Les données montrent que la participation électorale est plus importante dans les municipalités de petite taille, sans doute parce que les électeur·trice·s de ces villes ont davantage le sentiment que leur vote a de l’influence que les électeur·trice·s d’un grand centre urbain.

Toutefois, les plus petites municipalités sont aussi celles où on vote le moins, faute de candidat·e·s en nombre suffisant pour justifier la compétition électorale : dans les municipalités de moins de 2 000 habitant·e·s, 24,4 % des conseils municipaux formés en 2017 étaient composés entièrement de personnes élues sans opposition.

Il faut dire que le potentiel de candidat·e·s est moins élevé que dans une grande municipalité : pour assurer une élection à chacun des 7 postes à pourvoir dans une municipalité de 1 000 habitant·e·s (dont environ la moitié sont des électeur·trice·s) on a besoin de 14 candidat·e·s, ce qui donne un ratio de 36 personnes éligibles par poste. Par comparaison, à Montréal, ce ratio est d’environ 5 000 pour chacun des 105 postes à combler.

La société civile et les élections

Quelle place y a-t-il pour la société civile et les citoyen·ne·s dans les élections, dans un contexte où l’information et le désintérêt sont importants ? Il existe, dans plusieurs régions du Québec, plusieurs initiatives de groupes locaux ou nationaux qui « forcent » en quelque sorte les partis et les candidat·e·s à se prononcer sur divers enjeux.
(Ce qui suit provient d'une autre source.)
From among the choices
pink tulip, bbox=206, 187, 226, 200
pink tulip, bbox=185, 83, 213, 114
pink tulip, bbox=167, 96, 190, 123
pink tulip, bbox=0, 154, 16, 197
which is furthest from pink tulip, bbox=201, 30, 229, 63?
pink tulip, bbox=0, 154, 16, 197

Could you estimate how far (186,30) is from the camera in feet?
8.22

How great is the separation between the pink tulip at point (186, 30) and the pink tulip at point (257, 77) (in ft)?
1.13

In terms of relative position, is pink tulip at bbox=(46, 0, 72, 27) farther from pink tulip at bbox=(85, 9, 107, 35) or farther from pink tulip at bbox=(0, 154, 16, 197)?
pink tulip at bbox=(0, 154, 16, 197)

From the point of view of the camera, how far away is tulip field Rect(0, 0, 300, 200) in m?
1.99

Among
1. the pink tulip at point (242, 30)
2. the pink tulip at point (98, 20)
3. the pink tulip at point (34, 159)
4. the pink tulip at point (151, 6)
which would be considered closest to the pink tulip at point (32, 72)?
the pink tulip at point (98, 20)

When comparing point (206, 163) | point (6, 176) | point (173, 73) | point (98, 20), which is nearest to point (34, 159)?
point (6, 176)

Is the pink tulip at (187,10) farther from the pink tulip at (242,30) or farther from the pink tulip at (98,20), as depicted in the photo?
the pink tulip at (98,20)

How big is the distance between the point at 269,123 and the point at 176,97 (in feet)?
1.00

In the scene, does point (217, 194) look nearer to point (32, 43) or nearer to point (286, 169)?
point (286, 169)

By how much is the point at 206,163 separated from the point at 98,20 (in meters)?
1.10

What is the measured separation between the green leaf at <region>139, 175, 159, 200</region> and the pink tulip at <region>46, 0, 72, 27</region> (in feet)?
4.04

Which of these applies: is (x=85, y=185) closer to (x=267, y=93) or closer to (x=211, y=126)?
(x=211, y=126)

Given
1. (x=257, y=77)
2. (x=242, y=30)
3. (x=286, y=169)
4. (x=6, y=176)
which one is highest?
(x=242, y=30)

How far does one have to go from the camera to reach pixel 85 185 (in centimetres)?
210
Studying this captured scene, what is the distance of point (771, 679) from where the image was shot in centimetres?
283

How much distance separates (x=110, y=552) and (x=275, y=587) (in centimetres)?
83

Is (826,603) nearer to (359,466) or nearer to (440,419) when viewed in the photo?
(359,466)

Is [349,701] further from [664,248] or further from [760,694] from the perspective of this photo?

Ils envoient aux candidat·e·s des questionnaires qui permettent à ces dernier·ère·s de préciser leurs engagements sur différentes thématiques. Ces questionnaires sont ensuite rendus publics. Les groupes écologistes sont souvent les initiateurs de ces outils (car les compétences municipales touchent plusieurs enjeux environnementaux), mais on retrouve aussi la Ligue d’action civique (sur les enjeux de transparence et de corruption) et des groupes spécifiques à chaque région. Dans la même veine, le réseau Vague écologiste au municipal ou encore plusieurs groupes féministes aident les candidat·e·s à se lancer en politique et à construire un programme politique plus engageant.